Ao mesmo tempo em que o país discute a eficácia de seu sistema de inspeção sanitária, após a Operação Carne Fraca, o abate de animais realizado fora do escrutínio do Ministério da Agricultura e das vigilâncias estaduais e municipais cresce no Brasil.
A recessão impulsionou o indicador que estima a informalidade no abate, uma prática que vinha em trajetória de queda na década passada.
Dados do IBGE mostram que o número de cabeças de bovinos abatidas sob algum tipo de inspeção sanitária foi de 29,67 milhões em 2016. Já o volume de peças de couros inteiras recebida pelos curtumes ficou em 33,62 milhões, embora devesse coincidir com a quantidade de carnes oficialmente registradas.
Como tem valor agregado alto, o couro acaba sendo levado ao mercado de couro cru (o que resulta em contabilização pelo IBGE), ainda que o animal tenha sido abatido, e sua carne, consumida fora das estatísticas oficiais.
Essa diferença entre os couros e as carnes pode ser entendida como uma aproximação do tamanho do abate informal no país. O abate não fiscalizado subiu de 7,5% em 2015 para 11,7% em 2016.
São casos como o de Tonho da Faca, 59, sertanejo da zona rural no entorno do município de Irecê (BA) reconhecido pela vizinhança como “bom matador” pela habilidade ao abater animais que os moradores da região engordam em seus quintais.

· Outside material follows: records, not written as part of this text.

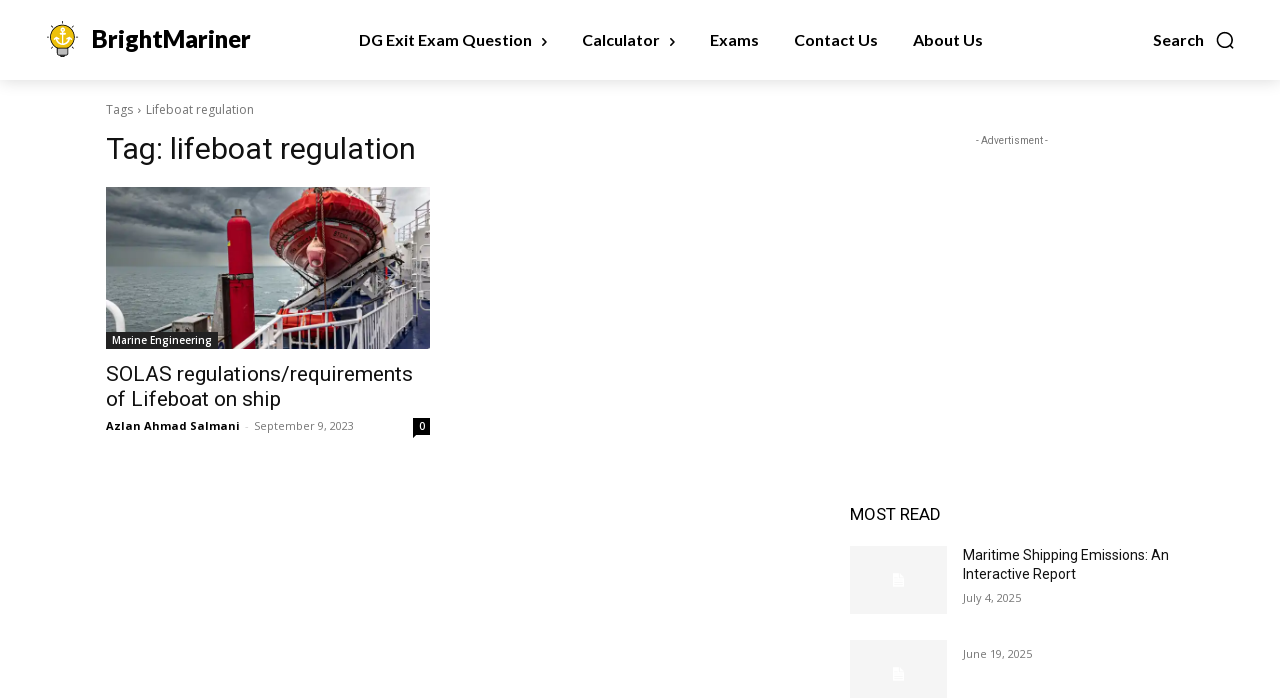

--- FILE ---
content_type: application/javascript; charset=utf-8
request_url: https://fundingchoicesmessages.google.com/f/AGSKWxXK1r3IjrlU-2wU6WZ2THVSHOpIO40v8OGUJPSMO-LLdpnM7_mqkm5vIE8xp7_5kh1JcACT_8C69ZU68pVm86VflAH-t5kH7ejVNWuyjoxPWh01dB2zjCN-hVaUwVrxlKMrBcNeBQ==?fccs=W251bGwsbnVsbCxudWxsLG51bGwsbnVsbCxudWxsLFsxNzY4NzE5NDQ0LDkwMTAwMDAwMF0sbnVsbCxudWxsLG51bGwsW251bGwsWzcsOSw2XSxudWxsLDIsbnVsbCwiZW4iLG51bGwsbnVsbCxudWxsLG51bGwsbnVsbCwxXSwiaHR0cHM6Ly9icmlnaHRtYXJpbmVyLmNvbS90YWcvbGlmZWJvYXQtcmVndWxhdGlvbi8iLG51bGwsW1s4LCJNOWxrelVhWkRzZyJdLFs5LCJlbi1VUyJdLFsxOSwiMiJdLFsxNywiWzBdIl0sWzI0LCIiXSxbMjksImZhbHNlIl1dXQ
body_size: 209
content:
if (typeof __googlefc.fcKernelManager.run === 'function') {"use strict";this.default_ContributorServingResponseClientJs=this.default_ContributorServingResponseClientJs||{};(function(_){var window=this;
try{
var np=function(a){this.A=_.t(a)};_.u(np,_.J);var op=function(a){this.A=_.t(a)};_.u(op,_.J);op.prototype.getWhitelistStatus=function(){return _.F(this,2)};var pp=function(a){this.A=_.t(a)};_.u(pp,_.J);var qp=_.Zc(pp),rp=function(a,b,c){this.B=a;this.j=_.A(b,np,1);this.l=_.A(b,_.Nk,3);this.F=_.A(b,op,4);a=this.B.location.hostname;this.D=_.Dg(this.j,2)&&_.O(this.j,2)!==""?_.O(this.j,2):a;a=new _.Og(_.Ok(this.l));this.C=new _.bh(_.q.document,this.D,a);this.console=null;this.o=new _.jp(this.B,c,a)};
rp.prototype.run=function(){if(_.O(this.j,3)){var a=this.C,b=_.O(this.j,3),c=_.dh(a),d=new _.Ug;b=_.fg(d,1,b);c=_.C(c,1,b);_.hh(a,c)}else _.eh(this.C,"FCNEC");_.lp(this.o,_.A(this.l,_.Ae,1),this.l.getDefaultConsentRevocationText(),this.l.getDefaultConsentRevocationCloseText(),this.l.getDefaultConsentRevocationAttestationText(),this.D);_.mp(this.o,_.F(this.F,1),this.F.getWhitelistStatus());var e;a=(e=this.B.googlefc)==null?void 0:e.__executeManualDeployment;a!==void 0&&typeof a==="function"&&_.Qo(this.o.G,
"manualDeploymentApi")};var sp=function(){};sp.prototype.run=function(a,b,c){var d;return _.v(function(e){d=qp(b);(new rp(a,d,c)).run();return e.return({})})};_.Rk(7,new sp);
}catch(e){_._DumpException(e)}
}).call(this,this.default_ContributorServingResponseClientJs);
// Google Inc.

//# sourceURL=/_/mss/boq-content-ads-contributor/_/js/k=boq-content-ads-contributor.ContributorServingResponseClientJs.en_US.M9lkzUaZDsg.es5.O/d=1/exm=ad_blocking_detection_executable,kernel_loader,loader_js_executable,web_iab_tcf_v2_signal_executable/ed=1/rs=AJlcJMzanTQvnnVdXXtZinnKRQ21NfsPog/m=cookie_refresh_executable
__googlefc.fcKernelManager.run('\x5b\x5b\x5b7,\x22\x5b\x5bnull,\\\x22brightmariner.com\\\x22,\\\x22AKsRol9UFS7sA0hb7R6d5t2nV6oEdtjfwOMyGTp6FxBt2HG0J3QMzMui1e54zaAFL4ly14ZdQNqb9eGXOgujr0K5asZ7z6mgVfwgg_uRqydPUw9f1Kd6iBSYI1Lh6HIttv-7vPWQGYvpWFFP0dMENtfjbk_44DsGFg\\\\u003d\\\\u003d\\\x22\x5d,null,\x5b\x5bnull,null,null,\\\x22https:\/\/fundingchoicesmessages.google.com\/f\/AGSKWxVeY6kl50xL2jE3rztGVHg61VJEf-kO23YYutEAMZtLPdFWtx4YAraDKOHAWJV8HDoPSeC7_rHtqHUWnmlXgD1E5mSdUzpVdJBazR1sN3GXk6KmCusw265Hozfye1yNwM_2OAJvVw\\\\u003d\\\\u003d\\\x22\x5d,null,null,\x5bnull,null,null,\\\x22https:\/\/fundingchoicesmessages.google.com\/el\/AGSKWxVbEmxWsv1Dqfi-40mjvUsOKv9A-YjhQHm0gjny0IsxvA-DD5p3FDVgwPbNk7XSXaIBvtoK1M-TvV11Zr6vGh2NmeUy9Cbl1OPc50ckZKNx7X8ocYCtkBWFWM0F-H9cEHWAG2lkgg\\\\u003d\\\\u003d\\\x22\x5d,null,\x5bnull,\x5b7,9,6\x5d,null,2,null,\\\x22en\\\x22,null,null,null,null,null,1\x5d,null,\\\x22Privacy and cookie settings\\\x22,\\\x22Close\\\x22,null,null,null,\\\x22Managed by Google. Complies with IAB TCF. CMP ID: 300\\\x22\x5d,\x5b3,1\x5d\x5d\x22\x5d\x5d,\x5bnull,null,null,\x22https:\/\/fundingchoicesmessages.google.com\/f\/AGSKWxXKEmGot2fo6KVKFAj8Xw9SXJ-v9dFdv8gJZxRcrw4cXYbfZanWniCeO9mzHEcoeX2eXRP4TRP6OWo795oHDFr1MGTwCxXNCJxEOs5cEzdkNj7lsJNjufiSt1R50KcmhfMecdIPsg\\u003d\\u003d\x22\x5d\x5d');}

--- FILE ---
content_type: application/javascript; charset=utf-8
request_url: https://fundingchoicesmessages.google.com/f/AGSKWxXPTrPoFSOof9ZJVVQgOtgzbDcsganwfw-r5d9jdHybLgN3E3EhNiVXnScx_blE4Ihlx2wPOP5EZM0ugVdtmfFO4aCNWdQuWicdmz-Bc4V4xuw2f5x8zE2xKWFwfNTi_sRuf3pyrwtH8d5fMG-dOscP2EsD-QYLlmXlIwrLztI3DyRxqvxWG_mcN8W7/__media/ads/-advertisement-icon./tabunder/pop./adsserv./common/adv_
body_size: -1293
content:
window['ff47f67b-dd3e-42f1-a80e-540a579e4a4a'] = true;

Ele foi convocado pelos vizinhos para matar um porco na madrugada de sexta (24). Pelo serviço, foi recompensado levando para casa a cabeça e outras partes do animal.
Como ele, Zé do Figo, 55, também é referência na comunidade para o abate de animais em pequena escala. Em troca, aceita receber partes do animal, mas também faz de graça ou por pequenas quantias, em torno de R$ 10. Um bode vivo pode ser comprado por menos de R$ 5 por quilo para ser abatido.
“Não dá para viver disso. Eu também troco moto, jegue. Mato cobra. Faço de tudo.”
Figo é especialista na matança de caprinos e ganhou esse apelido –que é uma contração da palavra fígado– ao fazer clientela vendendo as vísceras dos bodes que abate.
A figura do “matador” é central na dinâmica do consumo de carnes em zonas rurais e pequenos municípios do país. Os Estados que concentram o maior percentual de abate não fiscalizado são Minas, Pará e Bahia, segundo estudo coordenado pelos professores Silvia Miranda e Sérgio De Zen, da Esalq, escola de agricultura da USP.
“Acontece no Norte e no Nordeste porque são lugares em que há menor desenvolvimento. No caso de Minas, se deve ao grande número de municípios muito pequenos, sem estrutura local de fiscalização e com mercados pequenos”, afirma De Zen.
Além das famílias que criam para consumo próprio, pequenos açougues se abastecem dos animais que produtores familiares abatem com a ajuda de um matador.
O abate sem fiscalização é considerado clandestino ou ilegal apenas se for usado para comercialização, segundo a Anffa (Sindicato Nacional dos Auditores Fiscais Federais Agropecuários). Nas hipóteses de consumo próprio ou troca, não há ilegalidade.
Para a professora da Esalq Silvia Mirante, a carne abatida em baixa escala nos pequenos municípios pode até ter qualidade superior, ao aproximar o consumidor do produtor, permitindo que a ponta final conheça e avalie o produto diretamente.
Como a oferta é pequena, o consumo de um animal termina em poucos dias, enquanto o produto ainda é fresco. Não está descartado, porém, o risco de contaminação após o abate.
O Ministério da Agricultura não respondeu se há tolerância com o abate informal para comercialização feito pelo pequeno produtor. O órgão disse apenas que a competência de fiscalização é dos três entes da Federação e que ele fiscaliza “preferencialmente” os estabelecimentos submetidos ao sistema federal.